Roger (KOL) @roger9949 (XHunt Ranking: 2,438): Top 10 core beneficiaries of U.S. stock tokenization (RWA) in 2025.

Ru7 (KOL) @Ru7Longcrypto (XHunt Ranking: 1,389): Stock tokenization is not about "copying stocks onto the chain." It is more about linking traditional capital markets with an open, composable decentralized finance system.

Blue Fox (KOL) @lanhubiji (XHunt Ranking: 1,473): The impact of U.S. stock tokenization on crypto projects is fatal; there will be no opportunities for altcoins in the future.

Lao Bai (Advisor at Amber.ac) @Wuhuoqiu (XHunt Ranking: 1,271): The essence of U.S. stocks on-chain is the "digital migration" of assets: just as the internet allowed information to flow freely and dismantled old intermediaries, blockchain is reconstructing the underlying logic of stock assets by eliminating settlement costs, breaking geographical boundaries, and decentralizing power.

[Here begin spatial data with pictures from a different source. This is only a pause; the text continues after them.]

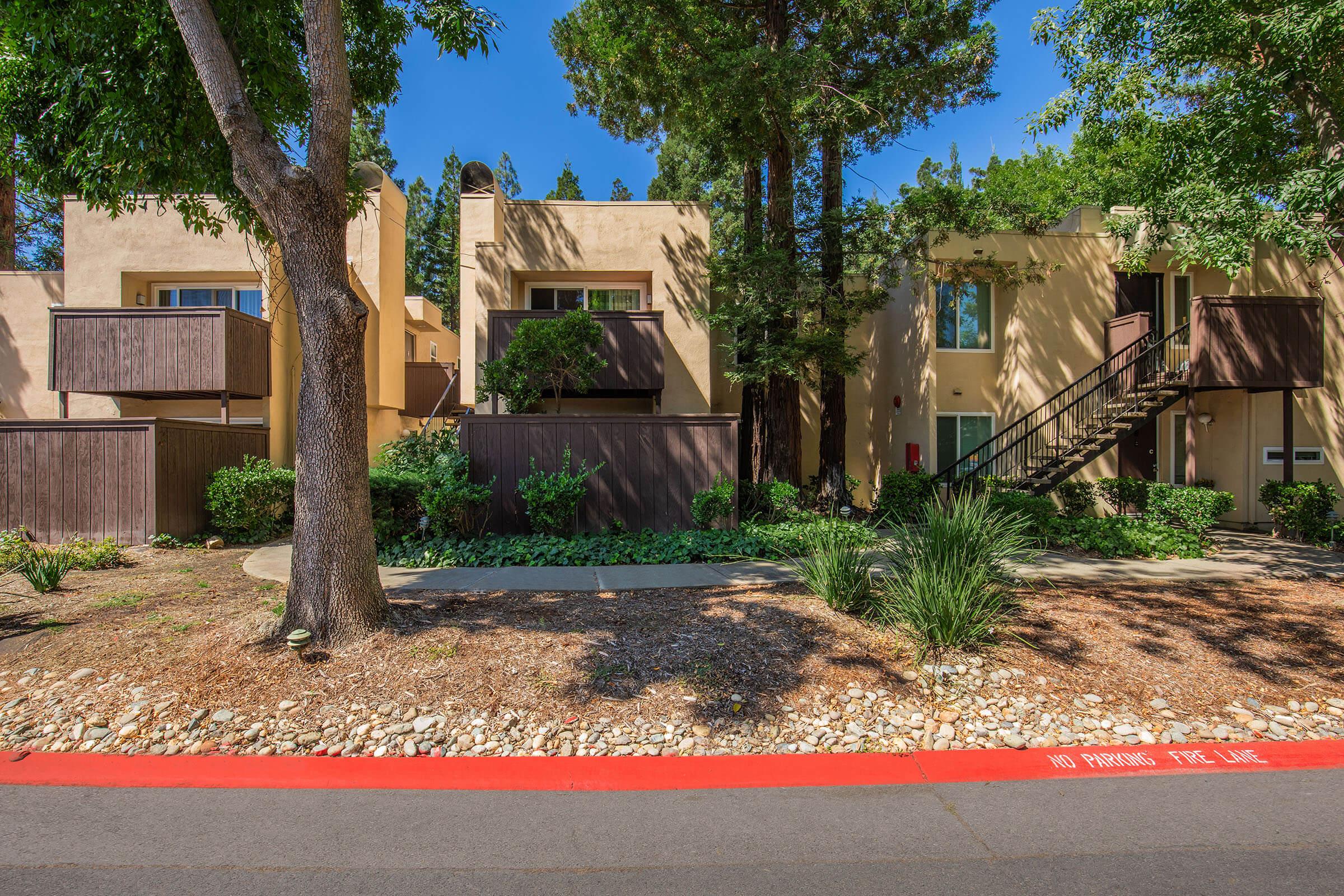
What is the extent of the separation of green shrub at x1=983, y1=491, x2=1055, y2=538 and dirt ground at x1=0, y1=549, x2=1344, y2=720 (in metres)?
3.68

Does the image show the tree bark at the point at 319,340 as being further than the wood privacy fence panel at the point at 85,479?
No

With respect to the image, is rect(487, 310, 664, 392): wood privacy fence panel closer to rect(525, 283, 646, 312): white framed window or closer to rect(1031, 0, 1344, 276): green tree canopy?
rect(525, 283, 646, 312): white framed window

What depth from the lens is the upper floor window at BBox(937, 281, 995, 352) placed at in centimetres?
1521

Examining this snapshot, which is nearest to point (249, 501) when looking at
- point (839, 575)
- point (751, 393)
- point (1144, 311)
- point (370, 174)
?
point (370, 174)

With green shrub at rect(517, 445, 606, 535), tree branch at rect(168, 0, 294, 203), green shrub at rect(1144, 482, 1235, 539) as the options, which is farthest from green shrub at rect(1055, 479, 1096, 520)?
tree branch at rect(168, 0, 294, 203)

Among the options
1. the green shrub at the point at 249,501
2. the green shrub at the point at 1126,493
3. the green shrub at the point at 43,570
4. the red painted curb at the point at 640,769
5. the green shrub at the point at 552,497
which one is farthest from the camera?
the green shrub at the point at 1126,493

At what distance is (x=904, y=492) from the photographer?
13594mm

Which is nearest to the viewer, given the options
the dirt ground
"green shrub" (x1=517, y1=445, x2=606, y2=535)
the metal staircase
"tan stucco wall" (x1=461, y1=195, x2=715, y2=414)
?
the dirt ground

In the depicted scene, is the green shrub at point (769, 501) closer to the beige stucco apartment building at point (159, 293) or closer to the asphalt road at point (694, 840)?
the asphalt road at point (694, 840)

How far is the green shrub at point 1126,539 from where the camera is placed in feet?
34.0

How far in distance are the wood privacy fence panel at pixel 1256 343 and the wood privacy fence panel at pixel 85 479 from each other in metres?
18.0

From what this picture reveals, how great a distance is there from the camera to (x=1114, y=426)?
13062 millimetres

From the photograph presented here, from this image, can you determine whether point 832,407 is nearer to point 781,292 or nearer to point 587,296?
point 781,292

05 Conclusion: From Financial "Parallel Worlds" to "Twin Systems"

Returning to the initial question: Why do top institutions unanimously view tokenization positively in their annual outlook?

From a first-principles perspective, tokenization is liberating assets from the traditional islands of geography, systems, and trading times, transforming them into globally programmable and composable digital assets. When the growth dividends of top companies are no longer limited by borders and trading times, the foundation of financial trust begins to shift from centralized intermediaries to code and consensus.

U.S. stock tokenization is far more than just moving assets on-chain; it represents a fundamental reconstruction of financial civilization.

Just as the internet dismantled the walls of information, blockchain is leveling the barriers to investment.

The crypto industry is also moving into the deep waters of the real world.

It is no longer merely the opposite of traditional finance but is evolving into a twin financial system that is deeply coupled with the real-world financial system.

This is not only a leap in trading efficiency but also a crucial step for global investors moving from passive participation to financial equality.

In 2026, this migration concerning asset liquidity is just beginning.